De forma geral, eles estabelecem um aumento de responsabilidade por parte da prefeitura na gestão das calçadas, incluindo a ampliação de instrumentos para fiscalização. O PlanMob, por exemplo, determina que a periferia seja priorizada na construção, reforma e adequação das calçadas, por ter baixa renda e alto percentual de deslocamentos a pé.
Segundo os pesquisadores, o sistema de circulação de pedestres pode contar com parte dos recursos do Fundurb (Fundo de Desenvolvimento Urbano), dinheiro que poderia ajudar a resolver o problema em locais onde as pessoas não têm condições.
Professora de geoprocessamento da Poli-USP e coordenadora de desigualdades relacionadas ao transporte público, do CEM, Mariana Giannotti afirma que a prefeitura precisa melhorar a gestão de dados e as questões legais relacionadas às calçadas. A responsabilização precisa ser revista e a coleta de dados também. No fundo, isso é muito pouco olhado, diz.
O transporte ativo não pode ser interpretado como individual. O raciocínio é coletivo, diz o arquiteto e urbanista Fernando Gomes, que participou do projeto. Tem a ver com a democratização do espaço. É o mais autônomo dos meios, não depende de nada, de ninguém, afirma.
A prefeitura diz que definiu, em 2019, por meio do decreto nº 58.845, as rotas e vias a serem requalificadas pelo PEC (Plano Emergencial de Calçadas).
Segundo a administração municipal, trata-se de locais com grande circulação de pedestres em todas as 32 subprefeituras, como regiões de terminais de ônibus, ruas de comércio e pontos turísticos que hoje apresentam imperfeições, como desníveis e buracos.
A prefeitura afirma também que, para dar transparência ao plano, disponibilizou no segundo semestre de 2019 as informações com as regiões contempladas na plataforma GeoSampa o mapa digital da cidade.

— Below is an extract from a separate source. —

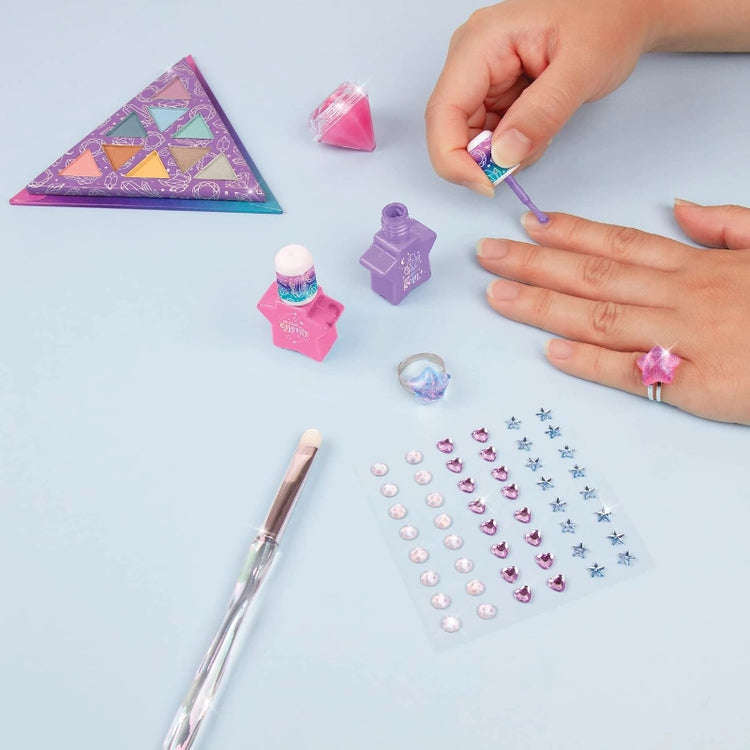 https://cdn.shopify.com/s/files/1/0765/0338/4338/files/Mystic Crystal Makeup Kit- 9 Pcs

Por meio do PEC, a Secretaria Municipal das Subprefeituras requalificou (reformas para deixar a calçada adequada ao uso), até dezembro de 2020, 1.651.813 m² de calçadas em toda a cidade, com investimento de R$ 140 milhões. "As obras contemplaram as 32 subprefeituras e os reparos impactam positivamente a população em toda a cidade, diminuindo a desigualdade. Também foram construídas 4.000 rampas de acesso.

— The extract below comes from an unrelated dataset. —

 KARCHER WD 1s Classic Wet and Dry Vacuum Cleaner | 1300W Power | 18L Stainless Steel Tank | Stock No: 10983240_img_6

Segundo a prefeitura, a região que mais recebeu os serviços de requalificação em calçadas foi a zona leste, com 790.913,12 m². Na zona sul foram 372.893,87 m²; na zona norte 260.785,90 m²; na oeste, foram 173.821,16 m²; e na região central foram 53.398,47.
"As rotas definidas pelo PEC identificaram calçadas públicas e privadas em toda a cidade. As obras atendem as especificações definidas pelo Decreto Nº 59.671/20 e o Decreto N° 58.611/19, que também prevê sinalização visual e tátil", diz a administração municipal, em nota.